Die Klage ist zulässig und begründet. Der Kläger hat aus abgetretenem Recht einen Anspruch gegen die Beklagte in der geltend gemachten Höhe.

Das AG Achern hat ausdrücklich hervorgehoben, dass der Kläger aus abgetretenem Recht vorgeht, er macht den Anspruch des Geschädigten aus dem Unfallereignis, für dass die Beklagte haftet, geltend. Daraus folgt, dass die Beklagte gegen den Kläger nur solche Einwände geltend machen kann, welche sie auch gegenüber dem Geschädigten erheben könnte (vergl. OLG Sachsen-Anhalt, Urteil vom 20.01.2006, 4 U 49/05, Orientierungssatz 3 bei Juris).

Vom erkennenden Gericht zu überprüfen ist somit nur, ob das vom Kläger geltend gemachte Sachverständigenhonorar für den Geschädigten zum erforderlichen Herstellungsaufwand gemäß § 249 Abs. 2 Satz 1 BGB gehört und ob ein Verstoß des Geschädigten gegen seine Schadensminderungspflicht vorliegt.

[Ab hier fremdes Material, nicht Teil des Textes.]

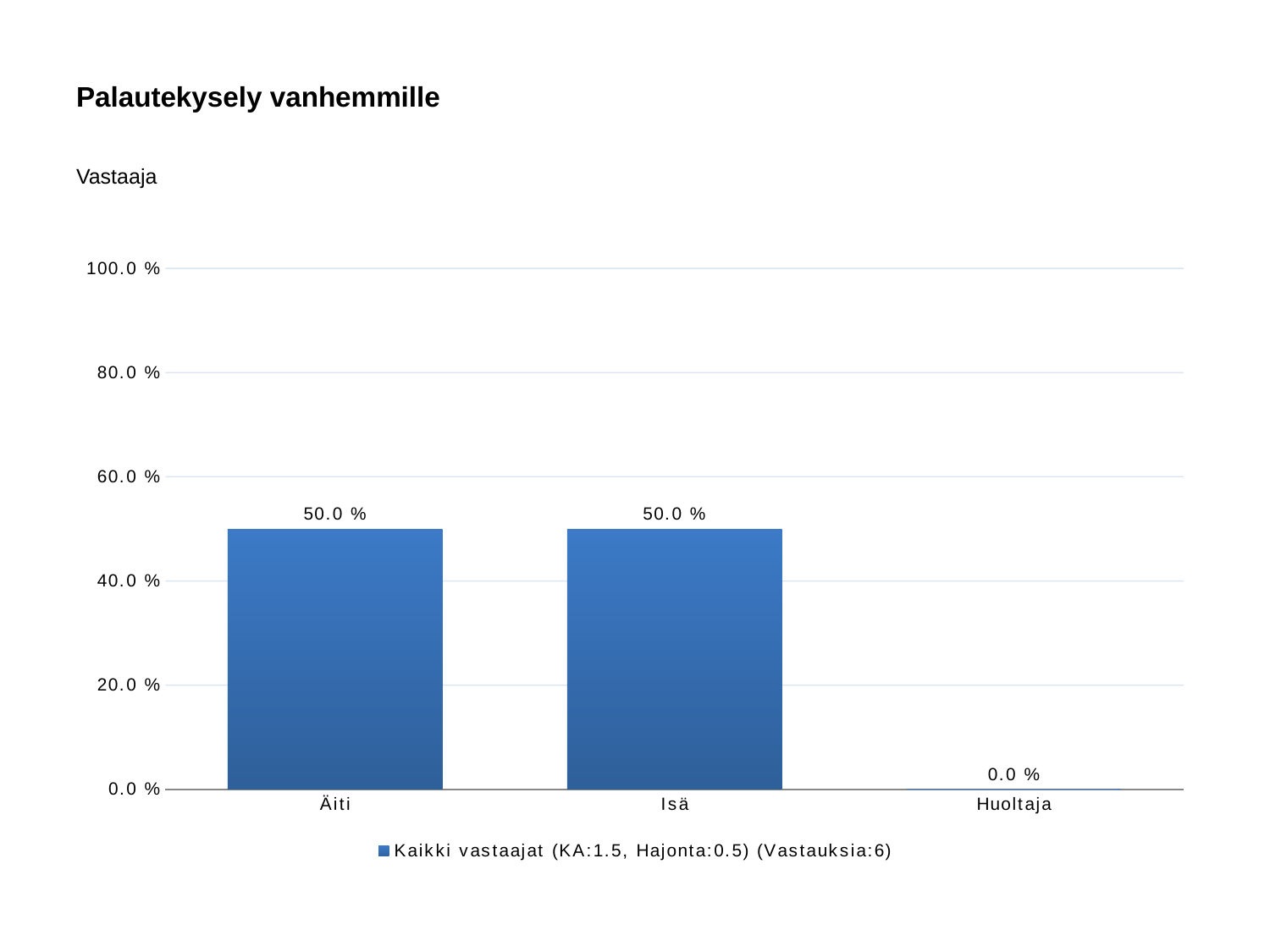
Which category has the lowest value? Huoltaja What is the value for Huoltaja? 0.0 % What is the difference between the values for Äiti and Huoltaja? 50.0 % What kind of chart is shown? bar chart How many categories are shown on the x axis? 3 What is the value for Äiti? 50.0 % What is the title of the chart? Vastaaja What is the legend entry for the series? Kaikki vastaajat (KA:1.5, Hajonta:0.5) (Vastauksia:6) What is the value for Isä? 50.0 % Is the value for Äiti greater or less than 40.0 %? greater Which is larger, the value for Isä or the value for Huoltaja? Isä How many series does the legend list? 1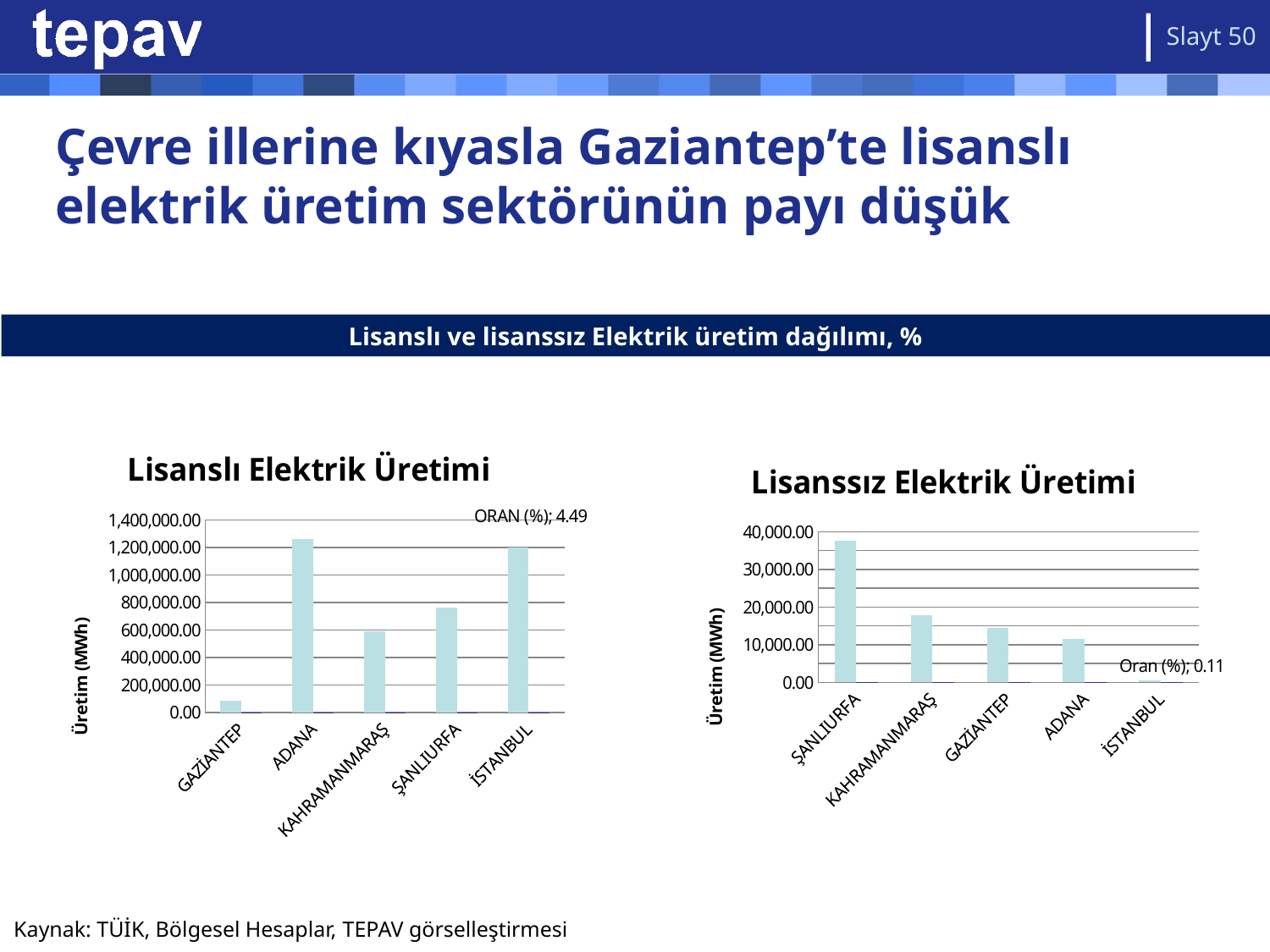
In the Lisanssız Elektrik Üretimi chart, is the value for ŞANLIURFA greater or less than 30,000.00? greater What kind of chart is the Lisanssız Elektrik Üretimi chart? bar chart In the Lisanslı Elektrik Üretimi chart, which province has the lowest production? GAZİANTEP In the Lisanslı Elektrik Üretimi chart, which province has the highest production? ADANA How many provinces are shown in the Lisanslı Elektrik Üretimi chart? 5 In the Lisanslı Elektrik Üretimi chart, is the value for GAZİANTEP greater or less than 200,000.00? less In the Lisanssız Elektrik Üretimi chart, which province has the lowest production? İSTANBUL In the Lisanslı Elektrik Üretimi chart, is the value for ADANA greater or less than 1,200,000.00? greater In the Lisanslı Elektrik Üretimi chart, which is larger, the value for İSTANBUL or the value for ŞANLIURFA? İSTANBUL In the Lisanssız Elektrik Üretimi chart, do the bar values rise or fall from left to right? fall In the Lisanssız Elektrik Üretimi chart, which is larger, the value for KAHRAMANMARAŞ or the value for ADANA? KAHRAMANMARAŞ In the Lisanssız Elektrik Üretimi chart, which province has the highest production? ŞANLIURFA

Das vom Kläger verlangte Honorar ist unter diesem Maßstab nicht zu beanstanden. Der Geschädigte durfte nach dem Unfall einen öffentlich bestellten und vereidigten Sachverständigen mit der Erstellung seines Schadensgutachtens beauftragen. Aus der von beiden Parteien vorgelegten BVSK-Honorarbefragung 2005/2006 ergibt sich, dass das vom Kläger dem Geschädigten in Rechnung gestellte Gesamthonorar im Rahmen dessen liegt, was üblicherweise von öffentlich bestellten und vereidigten Sachverständigen verlangt wird. Aus den Erläuterungen zur Honorarbefragung folgt, dass die Schadenshöhe definiert ist als Reparaturkosten netto zzgl. eines merkantilen Minderwertes. Nur im Totalschadensfall ist auf den Wiederbeschaffungswert brutto abzustellen. Im zu entscheidenden Fall ergibt sich eine zu berücksichtigende Schadenshöhe von 2.759,98 €. Das vom Kläger berechnete Grundhonorar hält sich innerhalb des Honorarkorridors der BVSK Honorarbefragung, sodass es zum erforderlichen Herstellungsaufwand gem. § 249 BGB zählt. Auch die vom Kläger berechneten Nebenkosten halten sich innerhalb des vorgegebenen Rahmens. Das vom Kläger in Rechnung gestellte Gesamthonorar zählt somit insgesamt zum erforderlichen Herstellungsaufwand gem. § 249 Abs. 2 Satz 1 BGB. Insgesamt könnte damit der Geschädigte den vollen Honorarbetrag von der Beklagten als Schadensersatz verlangen. Nichts anders gilt dann für den Kläger, welcher aus abgetretenem Recht den Restanspruch des Geschädigten geltend macht. Der Klage war somit in vollem Umfange stattzugeben. 

So das kurze im Ergebnis erfreuliche Urteil des AG Achern vom 22.04.2008.